911 Texting Could Come In Athens By The End Of The Year< < Back to
The final computer upgrade needed to implement 911 texting was approved Tuesday by the Athens County Commissioners, but don't try texting the emergency communications center just yet.
"By the end of the year is what we're looking for, but there's a lot of stuff to do before then," said 911 Director Dan Pfeiffer.
On Tuesday, the commissioners authorized the expenditure of $50,760 for the computer upgrade.
Besides doing the upgrade, there will have to be testing done and training of dispatchers, Pfeiffer said, adding that there also is a need to educate the public.
"You don't text just because you can," Pfeiffer said, explaining there are several reasons why voice communication is better. More information can be given quicker, the inflection of the caller's voice can tell the dispatcher something about the situation and the dispatcher might be able to hear background noise that is relevant, Pfeiffer said.
He said there is concern the three dispatchers on duty at the 911 Center could become tied up with more time-consuming texting.
Hocking College and Ohio University have large numbers of students for which texting is a daily part of their lives. Also, 70 percent of the calls the 911 Center receives are made from cell phones, so there is potential for a lot of texting to 911.
"We need people to call if they can call," Pfeiffer said.

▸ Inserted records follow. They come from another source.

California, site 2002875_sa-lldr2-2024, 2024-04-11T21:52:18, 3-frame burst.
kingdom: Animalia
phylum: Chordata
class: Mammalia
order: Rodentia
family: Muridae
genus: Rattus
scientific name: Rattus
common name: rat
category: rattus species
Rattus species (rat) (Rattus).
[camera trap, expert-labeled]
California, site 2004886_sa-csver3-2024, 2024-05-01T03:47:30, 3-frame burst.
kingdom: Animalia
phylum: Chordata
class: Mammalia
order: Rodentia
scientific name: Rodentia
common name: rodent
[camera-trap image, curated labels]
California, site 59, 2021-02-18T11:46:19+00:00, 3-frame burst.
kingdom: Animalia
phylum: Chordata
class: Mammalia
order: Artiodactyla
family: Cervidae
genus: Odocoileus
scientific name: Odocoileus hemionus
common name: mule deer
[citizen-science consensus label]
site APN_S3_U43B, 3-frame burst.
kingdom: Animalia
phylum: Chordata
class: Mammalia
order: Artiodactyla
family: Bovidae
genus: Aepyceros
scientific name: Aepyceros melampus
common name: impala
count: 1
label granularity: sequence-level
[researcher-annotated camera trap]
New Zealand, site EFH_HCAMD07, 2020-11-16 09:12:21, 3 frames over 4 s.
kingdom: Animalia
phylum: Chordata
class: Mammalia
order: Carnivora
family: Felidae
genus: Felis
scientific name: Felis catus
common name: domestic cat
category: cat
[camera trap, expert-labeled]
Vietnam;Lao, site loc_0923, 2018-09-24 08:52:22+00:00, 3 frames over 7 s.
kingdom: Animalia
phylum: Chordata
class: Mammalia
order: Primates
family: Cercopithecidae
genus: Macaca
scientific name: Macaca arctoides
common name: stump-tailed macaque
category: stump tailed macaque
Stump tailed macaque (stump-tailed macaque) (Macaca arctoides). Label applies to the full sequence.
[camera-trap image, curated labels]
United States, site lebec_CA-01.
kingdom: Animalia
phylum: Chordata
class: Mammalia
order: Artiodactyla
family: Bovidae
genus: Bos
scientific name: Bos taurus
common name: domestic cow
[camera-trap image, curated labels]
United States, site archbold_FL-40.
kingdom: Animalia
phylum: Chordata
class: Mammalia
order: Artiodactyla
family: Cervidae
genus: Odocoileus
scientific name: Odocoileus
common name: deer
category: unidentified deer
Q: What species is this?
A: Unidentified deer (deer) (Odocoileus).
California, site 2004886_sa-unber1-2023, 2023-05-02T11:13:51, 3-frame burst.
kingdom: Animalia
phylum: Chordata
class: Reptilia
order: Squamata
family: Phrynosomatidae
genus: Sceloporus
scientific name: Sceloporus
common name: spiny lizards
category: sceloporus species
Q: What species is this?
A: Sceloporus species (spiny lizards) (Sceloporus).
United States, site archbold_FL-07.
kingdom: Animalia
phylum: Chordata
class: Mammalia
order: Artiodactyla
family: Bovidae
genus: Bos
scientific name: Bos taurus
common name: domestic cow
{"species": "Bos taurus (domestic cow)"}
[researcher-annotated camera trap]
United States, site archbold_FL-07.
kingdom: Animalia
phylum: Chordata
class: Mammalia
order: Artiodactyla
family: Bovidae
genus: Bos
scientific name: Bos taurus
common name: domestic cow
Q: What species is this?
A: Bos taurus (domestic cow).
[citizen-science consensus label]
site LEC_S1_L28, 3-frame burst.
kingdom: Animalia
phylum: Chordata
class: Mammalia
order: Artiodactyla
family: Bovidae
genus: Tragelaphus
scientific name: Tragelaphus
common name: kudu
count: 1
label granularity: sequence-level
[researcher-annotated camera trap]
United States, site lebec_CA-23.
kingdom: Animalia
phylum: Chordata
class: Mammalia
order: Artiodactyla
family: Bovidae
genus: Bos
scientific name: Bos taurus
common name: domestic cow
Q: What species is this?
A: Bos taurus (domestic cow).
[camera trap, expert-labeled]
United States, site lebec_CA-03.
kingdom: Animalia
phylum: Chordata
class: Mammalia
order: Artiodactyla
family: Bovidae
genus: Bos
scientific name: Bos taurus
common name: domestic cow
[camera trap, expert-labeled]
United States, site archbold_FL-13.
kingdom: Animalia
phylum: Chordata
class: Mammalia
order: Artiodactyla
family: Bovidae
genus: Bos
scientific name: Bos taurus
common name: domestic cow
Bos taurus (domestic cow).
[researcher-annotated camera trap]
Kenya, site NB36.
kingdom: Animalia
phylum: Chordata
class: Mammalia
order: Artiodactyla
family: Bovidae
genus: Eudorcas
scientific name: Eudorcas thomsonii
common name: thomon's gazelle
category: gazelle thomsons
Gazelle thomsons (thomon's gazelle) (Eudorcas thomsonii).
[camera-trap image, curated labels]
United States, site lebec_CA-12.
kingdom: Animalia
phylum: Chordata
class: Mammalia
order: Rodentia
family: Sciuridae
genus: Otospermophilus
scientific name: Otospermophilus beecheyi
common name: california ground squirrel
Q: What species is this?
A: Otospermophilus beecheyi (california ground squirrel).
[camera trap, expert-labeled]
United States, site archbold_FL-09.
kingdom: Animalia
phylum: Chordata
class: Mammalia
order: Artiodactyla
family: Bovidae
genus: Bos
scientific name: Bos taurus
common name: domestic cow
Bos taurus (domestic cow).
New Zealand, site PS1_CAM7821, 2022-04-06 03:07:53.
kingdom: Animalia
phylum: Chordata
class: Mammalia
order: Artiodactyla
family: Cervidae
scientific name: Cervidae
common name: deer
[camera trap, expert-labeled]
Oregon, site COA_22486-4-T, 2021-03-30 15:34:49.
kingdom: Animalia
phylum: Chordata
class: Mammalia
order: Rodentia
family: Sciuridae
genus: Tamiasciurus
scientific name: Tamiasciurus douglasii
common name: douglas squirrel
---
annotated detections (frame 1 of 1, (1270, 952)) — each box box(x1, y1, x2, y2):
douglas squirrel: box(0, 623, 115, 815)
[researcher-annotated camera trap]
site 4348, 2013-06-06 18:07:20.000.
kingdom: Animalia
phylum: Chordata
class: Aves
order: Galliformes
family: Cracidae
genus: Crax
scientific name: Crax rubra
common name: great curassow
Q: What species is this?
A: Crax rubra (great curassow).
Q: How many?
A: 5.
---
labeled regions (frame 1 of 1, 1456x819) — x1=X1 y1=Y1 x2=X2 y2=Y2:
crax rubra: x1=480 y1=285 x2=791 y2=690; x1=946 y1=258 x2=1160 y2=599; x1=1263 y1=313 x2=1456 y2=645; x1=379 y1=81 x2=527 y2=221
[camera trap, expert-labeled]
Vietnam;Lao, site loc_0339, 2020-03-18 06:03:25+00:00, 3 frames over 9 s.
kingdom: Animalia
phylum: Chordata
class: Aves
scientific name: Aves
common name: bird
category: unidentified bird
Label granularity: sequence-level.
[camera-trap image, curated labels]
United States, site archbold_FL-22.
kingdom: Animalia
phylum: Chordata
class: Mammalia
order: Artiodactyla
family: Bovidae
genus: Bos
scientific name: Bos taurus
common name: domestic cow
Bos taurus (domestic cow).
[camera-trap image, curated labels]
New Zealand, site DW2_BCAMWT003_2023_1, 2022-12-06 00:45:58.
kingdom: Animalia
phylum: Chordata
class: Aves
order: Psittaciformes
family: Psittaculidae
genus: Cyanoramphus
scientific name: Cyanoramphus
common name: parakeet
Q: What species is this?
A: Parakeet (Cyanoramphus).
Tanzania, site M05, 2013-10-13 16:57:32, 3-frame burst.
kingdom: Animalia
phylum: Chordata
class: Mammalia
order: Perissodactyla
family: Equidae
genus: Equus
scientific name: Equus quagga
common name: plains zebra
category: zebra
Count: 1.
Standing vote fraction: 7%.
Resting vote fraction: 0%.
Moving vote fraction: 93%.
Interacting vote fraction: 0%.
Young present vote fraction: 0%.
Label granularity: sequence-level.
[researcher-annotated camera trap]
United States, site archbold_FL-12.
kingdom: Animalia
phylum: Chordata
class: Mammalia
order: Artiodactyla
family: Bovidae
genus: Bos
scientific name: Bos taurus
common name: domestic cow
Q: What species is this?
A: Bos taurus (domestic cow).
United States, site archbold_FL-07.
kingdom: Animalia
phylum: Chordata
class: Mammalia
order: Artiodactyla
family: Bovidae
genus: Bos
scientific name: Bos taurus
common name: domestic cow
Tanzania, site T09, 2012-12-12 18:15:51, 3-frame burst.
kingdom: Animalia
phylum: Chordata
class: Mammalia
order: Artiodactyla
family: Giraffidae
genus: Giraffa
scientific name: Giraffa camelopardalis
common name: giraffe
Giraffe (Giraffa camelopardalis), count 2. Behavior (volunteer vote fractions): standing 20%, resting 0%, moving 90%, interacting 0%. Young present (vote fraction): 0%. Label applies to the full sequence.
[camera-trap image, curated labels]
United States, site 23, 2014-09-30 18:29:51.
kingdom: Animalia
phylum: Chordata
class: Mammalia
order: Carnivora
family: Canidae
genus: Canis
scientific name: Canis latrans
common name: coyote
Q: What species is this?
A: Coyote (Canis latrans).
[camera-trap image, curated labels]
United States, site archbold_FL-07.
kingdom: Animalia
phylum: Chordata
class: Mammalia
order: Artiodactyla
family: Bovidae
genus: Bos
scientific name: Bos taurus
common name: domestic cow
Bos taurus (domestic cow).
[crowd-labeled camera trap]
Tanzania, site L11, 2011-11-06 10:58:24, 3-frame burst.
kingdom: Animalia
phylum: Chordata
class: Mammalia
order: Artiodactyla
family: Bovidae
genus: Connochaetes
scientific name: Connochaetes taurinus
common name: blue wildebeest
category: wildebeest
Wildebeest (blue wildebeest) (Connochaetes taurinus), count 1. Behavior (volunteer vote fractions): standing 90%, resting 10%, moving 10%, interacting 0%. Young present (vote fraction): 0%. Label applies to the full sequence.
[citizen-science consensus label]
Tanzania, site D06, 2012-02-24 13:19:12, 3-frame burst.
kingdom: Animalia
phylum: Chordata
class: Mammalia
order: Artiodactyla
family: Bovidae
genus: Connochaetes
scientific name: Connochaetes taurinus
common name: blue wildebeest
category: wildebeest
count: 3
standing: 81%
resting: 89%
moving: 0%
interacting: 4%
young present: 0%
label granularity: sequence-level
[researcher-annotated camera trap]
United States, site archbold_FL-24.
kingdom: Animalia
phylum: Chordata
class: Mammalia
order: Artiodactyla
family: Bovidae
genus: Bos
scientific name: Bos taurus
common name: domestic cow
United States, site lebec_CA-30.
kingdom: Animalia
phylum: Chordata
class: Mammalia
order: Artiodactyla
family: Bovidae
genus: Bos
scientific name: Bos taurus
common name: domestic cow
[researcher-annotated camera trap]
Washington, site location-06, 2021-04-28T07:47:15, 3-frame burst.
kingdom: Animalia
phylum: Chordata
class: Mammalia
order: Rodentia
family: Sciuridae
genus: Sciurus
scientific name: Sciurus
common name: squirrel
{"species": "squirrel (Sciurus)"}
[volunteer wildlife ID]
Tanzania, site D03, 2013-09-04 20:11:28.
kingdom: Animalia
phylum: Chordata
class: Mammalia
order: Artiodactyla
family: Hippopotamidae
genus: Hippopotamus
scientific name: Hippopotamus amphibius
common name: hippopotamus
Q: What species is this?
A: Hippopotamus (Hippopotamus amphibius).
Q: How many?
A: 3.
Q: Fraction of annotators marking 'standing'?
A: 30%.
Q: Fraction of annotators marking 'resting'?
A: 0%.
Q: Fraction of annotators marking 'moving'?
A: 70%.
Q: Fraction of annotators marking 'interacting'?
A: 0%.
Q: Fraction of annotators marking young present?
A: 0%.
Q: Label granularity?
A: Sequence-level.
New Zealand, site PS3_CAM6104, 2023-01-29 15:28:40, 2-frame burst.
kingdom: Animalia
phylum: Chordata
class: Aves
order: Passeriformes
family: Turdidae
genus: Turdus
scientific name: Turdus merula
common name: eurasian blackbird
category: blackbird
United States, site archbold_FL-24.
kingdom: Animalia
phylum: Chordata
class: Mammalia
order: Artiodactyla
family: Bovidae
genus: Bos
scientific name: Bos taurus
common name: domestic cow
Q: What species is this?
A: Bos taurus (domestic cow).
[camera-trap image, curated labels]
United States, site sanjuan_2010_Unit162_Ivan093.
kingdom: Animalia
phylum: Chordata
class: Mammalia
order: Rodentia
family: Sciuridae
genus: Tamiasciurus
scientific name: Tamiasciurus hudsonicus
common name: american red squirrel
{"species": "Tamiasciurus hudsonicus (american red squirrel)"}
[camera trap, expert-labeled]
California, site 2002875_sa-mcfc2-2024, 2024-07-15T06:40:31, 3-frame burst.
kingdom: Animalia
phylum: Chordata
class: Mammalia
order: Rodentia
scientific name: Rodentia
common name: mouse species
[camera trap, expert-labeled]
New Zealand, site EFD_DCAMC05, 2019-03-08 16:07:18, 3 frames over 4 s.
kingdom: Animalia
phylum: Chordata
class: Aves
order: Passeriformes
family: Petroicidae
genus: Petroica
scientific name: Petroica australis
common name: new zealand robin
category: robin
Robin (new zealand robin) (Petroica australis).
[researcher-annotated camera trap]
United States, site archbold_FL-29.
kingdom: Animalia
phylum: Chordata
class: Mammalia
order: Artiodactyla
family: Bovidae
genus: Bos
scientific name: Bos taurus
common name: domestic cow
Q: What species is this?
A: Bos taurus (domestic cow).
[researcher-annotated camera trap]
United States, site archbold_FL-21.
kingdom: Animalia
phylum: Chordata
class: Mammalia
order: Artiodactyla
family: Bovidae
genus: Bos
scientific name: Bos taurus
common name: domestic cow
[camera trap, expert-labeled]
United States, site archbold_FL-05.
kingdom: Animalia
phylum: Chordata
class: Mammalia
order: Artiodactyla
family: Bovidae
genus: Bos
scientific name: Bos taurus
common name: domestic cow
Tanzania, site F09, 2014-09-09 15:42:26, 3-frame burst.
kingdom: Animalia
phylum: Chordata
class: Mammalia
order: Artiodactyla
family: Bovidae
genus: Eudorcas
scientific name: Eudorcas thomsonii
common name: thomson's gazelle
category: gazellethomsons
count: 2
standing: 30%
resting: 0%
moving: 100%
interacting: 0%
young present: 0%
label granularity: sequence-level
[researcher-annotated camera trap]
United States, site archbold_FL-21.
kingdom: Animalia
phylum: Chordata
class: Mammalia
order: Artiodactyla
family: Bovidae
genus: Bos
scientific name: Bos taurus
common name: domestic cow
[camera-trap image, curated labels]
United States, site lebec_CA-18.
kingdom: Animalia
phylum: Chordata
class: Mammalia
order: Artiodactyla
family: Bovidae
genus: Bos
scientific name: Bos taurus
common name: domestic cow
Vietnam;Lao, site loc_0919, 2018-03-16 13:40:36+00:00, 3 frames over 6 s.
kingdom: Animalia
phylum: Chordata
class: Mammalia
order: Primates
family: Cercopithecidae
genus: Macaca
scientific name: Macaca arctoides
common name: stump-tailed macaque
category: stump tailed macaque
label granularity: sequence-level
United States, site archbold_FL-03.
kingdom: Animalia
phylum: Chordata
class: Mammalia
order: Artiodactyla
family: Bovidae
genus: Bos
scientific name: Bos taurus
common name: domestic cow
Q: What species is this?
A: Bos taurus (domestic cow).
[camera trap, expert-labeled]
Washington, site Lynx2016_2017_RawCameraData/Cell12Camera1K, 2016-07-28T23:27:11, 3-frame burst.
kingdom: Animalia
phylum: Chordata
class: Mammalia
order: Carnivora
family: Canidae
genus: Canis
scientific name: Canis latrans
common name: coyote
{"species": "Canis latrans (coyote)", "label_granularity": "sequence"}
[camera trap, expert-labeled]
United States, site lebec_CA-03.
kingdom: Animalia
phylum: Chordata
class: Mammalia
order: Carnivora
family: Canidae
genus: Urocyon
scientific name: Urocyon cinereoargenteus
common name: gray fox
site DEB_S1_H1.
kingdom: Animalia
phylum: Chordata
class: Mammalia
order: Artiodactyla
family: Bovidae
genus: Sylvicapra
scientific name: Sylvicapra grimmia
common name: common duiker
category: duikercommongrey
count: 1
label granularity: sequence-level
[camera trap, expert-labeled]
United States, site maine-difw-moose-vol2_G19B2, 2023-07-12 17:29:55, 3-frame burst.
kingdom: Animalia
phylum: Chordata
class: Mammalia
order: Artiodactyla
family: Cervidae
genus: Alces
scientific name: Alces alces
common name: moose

There are situations were texting may be necessary, Pfeiffer said, such as if there is a need to be quiet because an intruder is in a home, or if the person needing help is disabled or injured and can't speak.
Making Athens County's 911 system ready for texting has been in the works for several years.
"We've been working on it since 2012, but were waiting on the wireless telephone companies," Pfeiffer said.
Four major cellular companies – AT&T, Sprint, T-Mobile and Verizon – voluntarily committed to providing text-to-911 service by May 15, 2014 in all areas served by their networks where a 911 call center is prepared to receive texts, according to the website of the Federal Communications Commission.